Kutipan yang Disediakan:
==*==
Latar Belakang Perang Diponegoro

Pembahasan kali ini akan membahas tentang latar belakang perang diponegoro beserta sejarah terjadinya Perang Diponegoro.

Pada tahun 1825 sampai 1830 di daerah Jawa Tengah dan sebagian Jawa Timur dilanda perang besar yang hampir meruntuhkan kekuasaan imperialisme Belanda pada masa penjajahan Belanda di Indonesia.

Di dalam perang besar melawan penjajah tersebut dipimpin oleh Pangeran Diponegoro yang merupakan masi seorang bangsawan dari Kesultanan Yogyakarta.

Maka tidak heran jika perang besar ini disebut dengan Perang Diponegoro.

Untuk penjelasan selengkapnya terkait latar belakang perang diponegoro dan sejarah timbulnya perang besar tersebut, simak pembahasan artikel di bawah ini.

Latar belakang perang diponegoro

Perang Diponegoro dikenal juga dengan Perang Jawa yang terjadi di Jawa Tengah hingga Jawa Timur yang berlangsung antara tahun 1825-1830.

Perjuangan Pangeran Diponegoro melawan kekuatan asing di mana saat itu hindia-belanda masih ikut campur dalam urusan pemerintahan Yogyakarta.

Yang memimpin Perang Diponegoro merupakan putra dari Sultan Hamengkubuwono ke-3 dengan selirnya bernama Pangeran Diponegoro.
==*==
Cuplikan Data:
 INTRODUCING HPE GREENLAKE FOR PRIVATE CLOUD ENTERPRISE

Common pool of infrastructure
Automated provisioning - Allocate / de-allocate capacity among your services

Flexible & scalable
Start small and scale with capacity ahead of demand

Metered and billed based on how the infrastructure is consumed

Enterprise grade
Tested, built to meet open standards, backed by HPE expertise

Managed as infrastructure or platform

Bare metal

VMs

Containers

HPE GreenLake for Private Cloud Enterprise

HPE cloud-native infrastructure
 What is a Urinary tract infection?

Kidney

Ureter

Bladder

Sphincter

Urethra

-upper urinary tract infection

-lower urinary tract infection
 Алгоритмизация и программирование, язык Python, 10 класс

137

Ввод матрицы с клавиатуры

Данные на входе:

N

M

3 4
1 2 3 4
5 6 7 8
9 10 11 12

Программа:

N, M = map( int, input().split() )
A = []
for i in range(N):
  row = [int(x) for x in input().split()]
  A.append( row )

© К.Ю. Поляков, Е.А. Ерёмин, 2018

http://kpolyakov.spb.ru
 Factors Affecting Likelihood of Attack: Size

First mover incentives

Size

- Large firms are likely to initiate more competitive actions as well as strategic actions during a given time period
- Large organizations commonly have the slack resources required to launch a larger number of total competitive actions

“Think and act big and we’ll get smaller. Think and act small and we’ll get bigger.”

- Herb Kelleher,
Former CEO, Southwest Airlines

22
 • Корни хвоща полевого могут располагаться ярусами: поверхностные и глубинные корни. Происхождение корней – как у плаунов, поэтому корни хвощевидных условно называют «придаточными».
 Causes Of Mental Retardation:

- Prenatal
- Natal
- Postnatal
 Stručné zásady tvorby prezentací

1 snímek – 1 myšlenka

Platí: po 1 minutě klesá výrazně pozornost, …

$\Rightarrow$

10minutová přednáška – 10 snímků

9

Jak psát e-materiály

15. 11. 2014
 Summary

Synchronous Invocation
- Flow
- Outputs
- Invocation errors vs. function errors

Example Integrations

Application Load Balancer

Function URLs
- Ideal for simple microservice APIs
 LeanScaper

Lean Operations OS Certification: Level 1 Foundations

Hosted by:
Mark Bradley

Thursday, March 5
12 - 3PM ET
==*==
Tugas Anda:
A – Jawablah pertanyaan berikut berdasarkan teks tentang Perang Diponegoro.
(i) Pada rentang tahun berapa perang besar di Jawa Tengah dan sebagian Jawa Timur itu berlangsung?
(ii) Dengan nama apa lagi Perang Diponegoro dikenal?
(iii) Dari kesultanan manakah Pangeran Diponegoro berasal sebagai bangsawan?
B – Ketik ulang bagian teks tentang Perang Diponegoro mulai dari "Pembahasan kali ini" hingga "Belanda di Indonesia." tanpa perubahan apa pun.

Jawaban Kegiatan:
A –
(i) Tahun 1825 sampai 1830.
(ii) Perang Jawa.
(iii) Kesultanan Yogyakarta.

B –
Pembahasan kali ini akan membahas tentang latar belakang perang diponegoro beserta sejarah terjadinya Perang Diponegoro.

Pada tahun 1825 sampai 1830 di daerah Jawa Tengah dan sebagian Jawa Timur dilanda perang besar yang hampir meruntuhkan kekuasaan imperialisme Belanda pada masa penjajahan Belanda di Indonesia.